## DOCUMENT TEXT
- Omeyantalala Location in Namibia
- Coordinates: 17°57′32″S 16°42′12″E﻿ / ﻿17.95889°S 16.70333°E
- Country: Namibia
- Region: Oshikoto Region
- Time zone: UTC+1

= Omeyantalala =

Omeyantalala is a village in the northern part of Namibia, in the Oshikoto Region about 28 km from the center of Okankolo constituency, stretching out well over 20 km from the main road. The village is in the Ondonga kingdom and under the leadership of Headman Tate Ananias. Many of the village's inhabitants are commercial farmers farming with small livestock and mahangu as a farm crop. The village has about 54 households.

==Etymology==
The name Omeyantalala means "cold water"; the village name was derived from a long pan covering 4 km and it holds rainwater for the livestock and for human use during dry seasons. The pan was and is still used as water point for farmers going to look for graze-land in the far north side of Kavango.

==Economics and development==
Omeyantalala have a primary school which was established in 2004 by Mr Martin Shigwedha as a school principal and other two teacher Meme Vicky Kashungu and Tate Keresa. Omeyantalala now has a school from grade one to grade eight.

When the missionaries came to Namibia,, Omeyantalala built a church out of corrugated iron, which is still used to this day. There are few shops in Omeyantalala only catering for basic needs but sometimes turn to be very expensive, and because the villagers are lower income earners and cannot afford expensive basic goods. There is also a mobile clinic that assist with simple health issues.

==Challenges==
- Proper school infrastructures for conducive learning environment.
- Distance from the gravel, 20 km on sandy road is an obstacle to development in the village because people cannot reach the village to bring about development.

## DATA FOR ANALYSIS
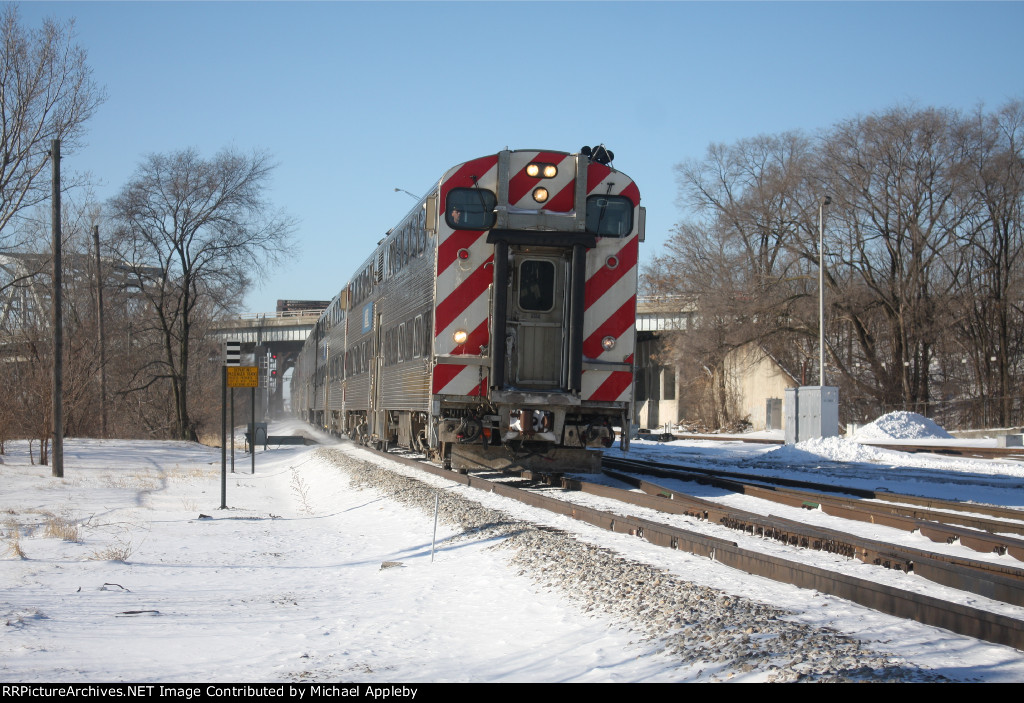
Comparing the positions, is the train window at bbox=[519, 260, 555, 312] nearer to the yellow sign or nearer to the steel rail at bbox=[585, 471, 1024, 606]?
Answer: the steel rail at bbox=[585, 471, 1024, 606]

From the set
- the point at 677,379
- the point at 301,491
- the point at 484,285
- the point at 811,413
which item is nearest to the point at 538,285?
the point at 484,285

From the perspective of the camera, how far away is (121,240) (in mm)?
33594

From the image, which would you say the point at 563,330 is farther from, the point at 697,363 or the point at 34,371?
the point at 697,363

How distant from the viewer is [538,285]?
12.2 metres

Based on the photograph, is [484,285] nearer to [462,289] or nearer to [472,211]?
[462,289]

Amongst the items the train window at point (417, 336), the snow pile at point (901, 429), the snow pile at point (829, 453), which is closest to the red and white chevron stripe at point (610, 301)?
the train window at point (417, 336)

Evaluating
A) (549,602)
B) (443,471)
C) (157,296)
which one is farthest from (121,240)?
(549,602)

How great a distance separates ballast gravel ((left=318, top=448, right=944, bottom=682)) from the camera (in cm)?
406

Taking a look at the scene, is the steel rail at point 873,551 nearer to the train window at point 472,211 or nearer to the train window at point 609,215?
the train window at point 609,215

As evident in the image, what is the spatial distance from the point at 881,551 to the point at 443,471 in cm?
948

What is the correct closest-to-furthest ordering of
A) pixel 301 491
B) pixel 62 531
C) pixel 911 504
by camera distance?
1. pixel 62 531
2. pixel 911 504
3. pixel 301 491

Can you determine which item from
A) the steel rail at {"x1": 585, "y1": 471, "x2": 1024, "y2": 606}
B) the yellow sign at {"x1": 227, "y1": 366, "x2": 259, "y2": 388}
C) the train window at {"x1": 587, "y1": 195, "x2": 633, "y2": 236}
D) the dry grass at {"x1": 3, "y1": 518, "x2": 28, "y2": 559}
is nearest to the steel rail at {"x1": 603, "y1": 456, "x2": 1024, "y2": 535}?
the steel rail at {"x1": 585, "y1": 471, "x2": 1024, "y2": 606}

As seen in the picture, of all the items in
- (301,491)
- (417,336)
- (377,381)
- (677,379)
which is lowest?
(301,491)

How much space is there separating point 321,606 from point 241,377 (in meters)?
10.6
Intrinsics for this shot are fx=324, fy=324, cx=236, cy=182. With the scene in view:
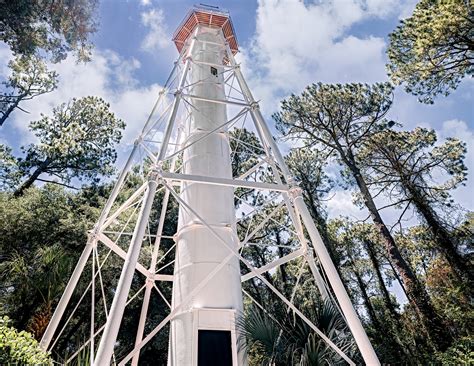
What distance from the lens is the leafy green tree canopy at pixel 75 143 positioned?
18.8 m

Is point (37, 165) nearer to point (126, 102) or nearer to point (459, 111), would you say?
point (126, 102)

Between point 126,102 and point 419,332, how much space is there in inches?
461

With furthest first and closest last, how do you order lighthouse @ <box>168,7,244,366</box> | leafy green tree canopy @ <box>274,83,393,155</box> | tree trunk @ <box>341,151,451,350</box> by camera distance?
leafy green tree canopy @ <box>274,83,393,155</box>
tree trunk @ <box>341,151,451,350</box>
lighthouse @ <box>168,7,244,366</box>

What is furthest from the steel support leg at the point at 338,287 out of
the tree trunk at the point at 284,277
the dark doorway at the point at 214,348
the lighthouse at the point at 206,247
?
the tree trunk at the point at 284,277

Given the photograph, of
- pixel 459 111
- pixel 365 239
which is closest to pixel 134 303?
pixel 365 239

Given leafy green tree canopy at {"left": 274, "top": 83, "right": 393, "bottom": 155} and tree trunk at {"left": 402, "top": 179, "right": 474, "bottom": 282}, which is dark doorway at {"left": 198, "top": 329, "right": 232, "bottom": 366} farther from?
leafy green tree canopy at {"left": 274, "top": 83, "right": 393, "bottom": 155}

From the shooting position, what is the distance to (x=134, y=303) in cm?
1609

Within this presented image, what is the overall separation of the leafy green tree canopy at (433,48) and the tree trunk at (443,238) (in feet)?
11.8

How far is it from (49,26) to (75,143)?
13.1 metres

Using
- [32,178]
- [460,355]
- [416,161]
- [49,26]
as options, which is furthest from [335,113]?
[32,178]

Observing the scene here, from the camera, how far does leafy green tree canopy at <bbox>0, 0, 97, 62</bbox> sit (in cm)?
633

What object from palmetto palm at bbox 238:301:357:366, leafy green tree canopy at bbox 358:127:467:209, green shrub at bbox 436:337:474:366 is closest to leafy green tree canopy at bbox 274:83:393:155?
leafy green tree canopy at bbox 358:127:467:209

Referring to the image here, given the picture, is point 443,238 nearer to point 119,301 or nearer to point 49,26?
point 119,301

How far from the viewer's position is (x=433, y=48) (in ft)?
32.4
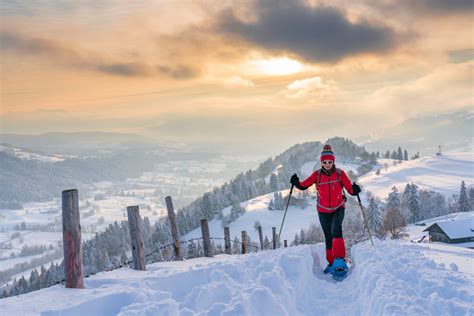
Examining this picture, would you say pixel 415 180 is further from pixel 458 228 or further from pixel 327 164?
pixel 327 164

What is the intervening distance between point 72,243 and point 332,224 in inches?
246

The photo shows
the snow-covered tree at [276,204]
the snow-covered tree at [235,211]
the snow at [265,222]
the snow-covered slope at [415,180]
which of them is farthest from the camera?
the snow-covered slope at [415,180]

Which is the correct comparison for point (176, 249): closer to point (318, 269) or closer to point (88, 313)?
point (318, 269)

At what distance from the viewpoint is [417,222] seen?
304 ft

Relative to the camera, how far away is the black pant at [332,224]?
979 centimetres

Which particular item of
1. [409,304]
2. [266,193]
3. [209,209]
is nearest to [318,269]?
[409,304]

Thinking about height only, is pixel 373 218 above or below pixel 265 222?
above

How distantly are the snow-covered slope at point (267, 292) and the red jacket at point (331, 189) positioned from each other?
1624 mm

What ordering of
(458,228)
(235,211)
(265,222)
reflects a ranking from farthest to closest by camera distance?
(235,211) → (265,222) → (458,228)

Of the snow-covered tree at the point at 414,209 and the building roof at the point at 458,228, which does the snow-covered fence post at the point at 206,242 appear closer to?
the building roof at the point at 458,228

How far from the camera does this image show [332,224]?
9992 mm

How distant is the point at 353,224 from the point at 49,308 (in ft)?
256

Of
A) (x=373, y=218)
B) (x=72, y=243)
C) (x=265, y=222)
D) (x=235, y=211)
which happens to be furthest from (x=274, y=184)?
(x=72, y=243)

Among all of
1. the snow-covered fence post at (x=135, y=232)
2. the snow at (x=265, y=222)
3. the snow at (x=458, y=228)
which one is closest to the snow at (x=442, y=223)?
the snow at (x=458, y=228)
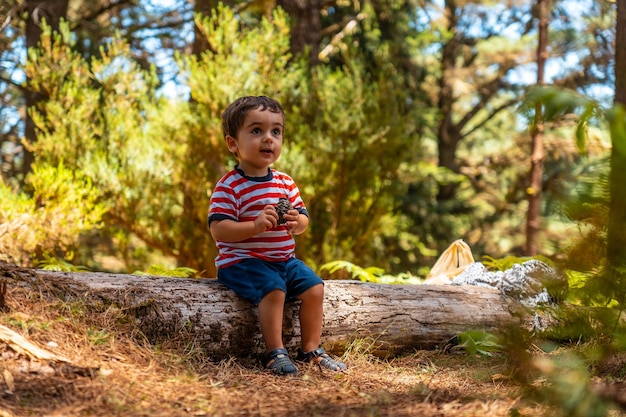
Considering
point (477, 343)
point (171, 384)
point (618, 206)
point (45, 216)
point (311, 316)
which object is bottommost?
point (477, 343)

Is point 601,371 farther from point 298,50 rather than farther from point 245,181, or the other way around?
point 298,50

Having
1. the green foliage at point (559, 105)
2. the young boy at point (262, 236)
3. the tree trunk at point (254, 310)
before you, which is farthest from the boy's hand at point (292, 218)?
the green foliage at point (559, 105)

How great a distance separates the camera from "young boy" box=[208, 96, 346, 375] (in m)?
3.29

## ASSIGNMENT
Using the Omeyantalala article, explain in one to three sentences why the distance from the gravel road is listed as a challenge for the village.

## ANSWER FOR THE TASK
The village lies 20 km along a sandy road from the gravel, and this keeps people from reaching it. Because they cannot get there, they cannot bring about development in the village.